Monday, 26 March 2012

Elvis Presley, Johnny Cash, Little Richard - and the singers who "flattered" them

On the whole I’d rather have my eyeballs waxed than listen to any form of musical “tribute” act – I really don’t get the point. Of course, I enjoy really good parodies (like the Heebeegeebees classic “Meaningless Songs in Very High Voices”) but the attempt to recreate the sound made by another artist simply in order to be allowed up on stage or into a recording studio strikes me as potentially tawdry.

At least it did, until election night in Little Rock, Arkansas, 1992, where the Democrats had laid on a brilliant Jerry Lee Lewis impersonator from Tennessee who simply tore up the enormous barn-like structure where I and the rest of the world’s non-American media were running around like blue-arsed flies (I did a brilliant job grabbing interviewees for David Dimbleby to quiz via satellite from London – the letters “BBC” worked like an absolute charm on all Clinton’s lefty supporters in the entertainment industry: so well that a tiny Italian radio reporter threatened to beat me up for pinching Richard Dreyfus off him… zif!)
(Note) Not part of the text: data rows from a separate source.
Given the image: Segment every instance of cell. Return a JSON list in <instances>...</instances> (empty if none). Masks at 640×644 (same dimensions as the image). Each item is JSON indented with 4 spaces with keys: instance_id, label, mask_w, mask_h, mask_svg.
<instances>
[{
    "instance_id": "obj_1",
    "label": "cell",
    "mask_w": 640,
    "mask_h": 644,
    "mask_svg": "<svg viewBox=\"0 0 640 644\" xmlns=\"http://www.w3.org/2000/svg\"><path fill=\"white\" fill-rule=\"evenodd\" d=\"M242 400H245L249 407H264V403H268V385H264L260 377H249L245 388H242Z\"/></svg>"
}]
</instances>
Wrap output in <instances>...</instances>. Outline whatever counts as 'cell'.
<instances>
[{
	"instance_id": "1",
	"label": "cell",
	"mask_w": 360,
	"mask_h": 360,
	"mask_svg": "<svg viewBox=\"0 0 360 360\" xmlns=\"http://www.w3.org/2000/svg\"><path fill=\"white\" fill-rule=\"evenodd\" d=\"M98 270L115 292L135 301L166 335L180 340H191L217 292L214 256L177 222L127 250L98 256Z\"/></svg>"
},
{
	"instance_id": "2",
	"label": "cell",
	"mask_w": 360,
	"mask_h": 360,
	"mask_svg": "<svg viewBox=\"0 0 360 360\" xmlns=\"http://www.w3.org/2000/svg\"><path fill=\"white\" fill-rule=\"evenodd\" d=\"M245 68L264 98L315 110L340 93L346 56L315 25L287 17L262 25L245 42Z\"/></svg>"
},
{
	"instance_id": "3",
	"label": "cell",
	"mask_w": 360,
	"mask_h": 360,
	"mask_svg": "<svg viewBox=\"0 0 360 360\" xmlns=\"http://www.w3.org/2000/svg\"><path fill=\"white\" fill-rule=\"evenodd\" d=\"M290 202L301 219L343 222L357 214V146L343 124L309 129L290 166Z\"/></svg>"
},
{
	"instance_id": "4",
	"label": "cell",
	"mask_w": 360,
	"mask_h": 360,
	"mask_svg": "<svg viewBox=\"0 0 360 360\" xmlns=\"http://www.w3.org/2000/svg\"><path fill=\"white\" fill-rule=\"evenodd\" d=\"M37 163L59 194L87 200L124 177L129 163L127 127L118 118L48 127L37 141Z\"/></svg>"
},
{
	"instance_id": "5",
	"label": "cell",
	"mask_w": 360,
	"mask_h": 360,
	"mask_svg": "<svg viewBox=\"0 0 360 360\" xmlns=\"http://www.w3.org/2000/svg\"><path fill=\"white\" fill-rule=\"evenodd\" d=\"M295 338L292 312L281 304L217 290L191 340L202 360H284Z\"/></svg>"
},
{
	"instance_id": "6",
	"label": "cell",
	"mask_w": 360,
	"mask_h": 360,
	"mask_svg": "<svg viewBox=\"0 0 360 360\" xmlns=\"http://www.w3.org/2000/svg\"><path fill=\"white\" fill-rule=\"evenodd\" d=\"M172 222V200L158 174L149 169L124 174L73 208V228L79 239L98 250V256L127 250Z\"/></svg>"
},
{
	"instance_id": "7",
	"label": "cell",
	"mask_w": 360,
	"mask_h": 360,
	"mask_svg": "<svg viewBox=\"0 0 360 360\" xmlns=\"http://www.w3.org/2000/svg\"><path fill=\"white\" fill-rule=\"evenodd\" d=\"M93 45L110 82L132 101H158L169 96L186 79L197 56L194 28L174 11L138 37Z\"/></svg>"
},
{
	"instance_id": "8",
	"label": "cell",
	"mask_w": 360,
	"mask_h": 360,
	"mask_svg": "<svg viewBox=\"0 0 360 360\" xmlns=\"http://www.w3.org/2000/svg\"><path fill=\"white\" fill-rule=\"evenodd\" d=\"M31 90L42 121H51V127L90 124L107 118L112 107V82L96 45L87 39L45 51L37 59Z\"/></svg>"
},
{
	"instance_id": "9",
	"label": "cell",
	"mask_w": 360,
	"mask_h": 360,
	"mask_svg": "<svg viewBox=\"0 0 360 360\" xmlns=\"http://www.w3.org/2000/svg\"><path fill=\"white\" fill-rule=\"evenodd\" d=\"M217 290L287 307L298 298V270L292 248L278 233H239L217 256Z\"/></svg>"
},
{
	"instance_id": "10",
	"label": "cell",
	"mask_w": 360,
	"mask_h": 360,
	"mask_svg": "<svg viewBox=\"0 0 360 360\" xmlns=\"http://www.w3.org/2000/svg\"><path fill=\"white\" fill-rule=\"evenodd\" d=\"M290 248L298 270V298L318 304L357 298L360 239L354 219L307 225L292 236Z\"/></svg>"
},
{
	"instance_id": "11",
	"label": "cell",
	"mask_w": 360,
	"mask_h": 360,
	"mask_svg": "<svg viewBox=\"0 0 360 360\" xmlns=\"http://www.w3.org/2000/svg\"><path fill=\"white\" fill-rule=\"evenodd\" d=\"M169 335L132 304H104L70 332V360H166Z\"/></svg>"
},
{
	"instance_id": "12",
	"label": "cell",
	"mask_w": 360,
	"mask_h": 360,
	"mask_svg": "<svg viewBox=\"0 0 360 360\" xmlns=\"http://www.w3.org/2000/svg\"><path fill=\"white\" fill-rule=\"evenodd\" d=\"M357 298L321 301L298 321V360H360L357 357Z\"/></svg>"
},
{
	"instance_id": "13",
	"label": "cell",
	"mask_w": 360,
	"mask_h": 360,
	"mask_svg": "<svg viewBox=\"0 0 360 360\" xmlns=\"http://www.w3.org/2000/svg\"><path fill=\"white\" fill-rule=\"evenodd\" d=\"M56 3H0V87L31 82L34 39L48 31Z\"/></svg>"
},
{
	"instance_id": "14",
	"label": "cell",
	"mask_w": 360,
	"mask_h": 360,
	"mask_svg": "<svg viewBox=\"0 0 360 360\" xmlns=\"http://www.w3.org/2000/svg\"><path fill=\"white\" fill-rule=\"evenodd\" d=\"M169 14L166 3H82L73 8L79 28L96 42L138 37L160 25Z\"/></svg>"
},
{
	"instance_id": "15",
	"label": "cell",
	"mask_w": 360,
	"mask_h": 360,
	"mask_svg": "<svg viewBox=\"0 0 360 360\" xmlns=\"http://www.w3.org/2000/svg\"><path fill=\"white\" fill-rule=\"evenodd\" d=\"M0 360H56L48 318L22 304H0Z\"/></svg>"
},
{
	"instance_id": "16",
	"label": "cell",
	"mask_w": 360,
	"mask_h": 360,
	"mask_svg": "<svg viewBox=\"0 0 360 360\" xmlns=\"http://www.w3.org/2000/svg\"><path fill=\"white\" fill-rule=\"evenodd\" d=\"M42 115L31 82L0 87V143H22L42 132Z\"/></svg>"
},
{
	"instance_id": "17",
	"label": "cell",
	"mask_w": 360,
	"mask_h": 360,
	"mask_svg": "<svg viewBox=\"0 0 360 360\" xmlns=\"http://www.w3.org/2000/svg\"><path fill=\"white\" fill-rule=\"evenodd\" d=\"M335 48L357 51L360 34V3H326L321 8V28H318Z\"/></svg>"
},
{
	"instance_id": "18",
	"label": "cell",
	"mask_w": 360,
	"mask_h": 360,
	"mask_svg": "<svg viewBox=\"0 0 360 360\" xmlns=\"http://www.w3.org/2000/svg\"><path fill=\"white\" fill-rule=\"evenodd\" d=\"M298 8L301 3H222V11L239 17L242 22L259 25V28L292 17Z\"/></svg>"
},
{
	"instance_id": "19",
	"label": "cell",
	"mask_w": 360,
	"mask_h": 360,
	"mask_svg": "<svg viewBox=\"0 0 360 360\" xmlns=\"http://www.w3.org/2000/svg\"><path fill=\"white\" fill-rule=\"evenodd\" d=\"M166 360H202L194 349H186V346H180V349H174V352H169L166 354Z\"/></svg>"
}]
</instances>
Shamefully, I can’t remember the singer’s name, so you’ll have to make do with The Killer’s cousin, Mickey Gilley, who grew up with Lewis and does a remarkable job covering the old nut-job, singing "Don't All the Girls Get Prettier". But even more remarkable is Matthew Lee, who, despite his name, is Italian:

A few years back, I heard Elvis singing “Sweet Home Alabama” on the radio. I was suprised that he'd ever considered covering it, but his version was good, and I wondered why I’d never heard it before. When that was followed by his version of Joy Division’s “Love Will Tear Us Apart”, even I began to suspect that all was not as it seemed. Turned out to be an Ulsterman named Jimmy Brown, recording as “The King”. I actually went out and bought the LP at a record store (remember those?), but I have no idea what happened to it - perhaps I threw it out in a fit of shame.

What must be galling is when an unknown singer covers a song from an album by an established star, sings it in the style of that star  - and proceeds to have a monster smash with it! That's exactly what happened when Terry Stafford covered the Pomus-Shuman classic, “Suspicion” in 1964, two years after Elvis had recorded it. It reached No 6 the same week The Beatles held the first five slots on the Billboard chart, then climbed to No 3. I don't expect Himself lost too kmuch sleep over it - especially if he was hitting the barbiturates at the time - but nevertheless...

I was listening to Don Covay’s “Mercy Mercy” last night, when it struck me that the chap sounded suspiciously like Mick Jagger. Then realised that it had to be the other way round. Note the similarities - especially on words like “gypsy”, “mercy” and read” - on the Stones' version here. Jagger had already recorded lots of vocals before Don Covay's first solo hit came out, so it may just be that their voices are naturally similar - but I can't help suspecting that Covay had a big effect on old liver-lips' singing style from that moment on. (As Jagger soon afterwards gave up his pathetic attempts to dance like James Brown, we'll forgive him for "borrowing" Covay's voice.)

Obviously, there have been myriad instances of singers deliberately trying to "pass" for someone else. For instance, you have three seconds to identify exactly who the splendidly-named Dane Stinit is imitating on “Don’t Knock What You Don’t Understand”.  Lloyd Dockery is even more blatant on “Dream Girl”. Talk about identity theft!

Of course, when a truly great singer unashamedly copies the style of another great singer, the results are sometimes rather wonderful, as in Otis Redding’s tribute a certain fellow Georgian on the great “Shout Bamalama”:

I'll leave you with another example of a deliberate tribute paid by one star to another - although Paul McCartney's "Let Me Roll It" might be slightly closer to parody.

1 comment:

  1. I always thought that Jagger had been ..ahem heavily influenced by Don Covay. This is particularly evident on the excellent It's Better to Have and Don't Need. Added to which, Don C was backed by people who could play their instruments. My favourite cover is Marshall Crenshaw imitating the Beatles covering Soldier of Love by Arthur Alexander, a cover of a cover in some one else's style. I always rather liked Viv Stanshall's cover of Suspicion, which contains the added lines "and darling, if you have been deceiving me, well, it's a neat bit of jiggery pokery".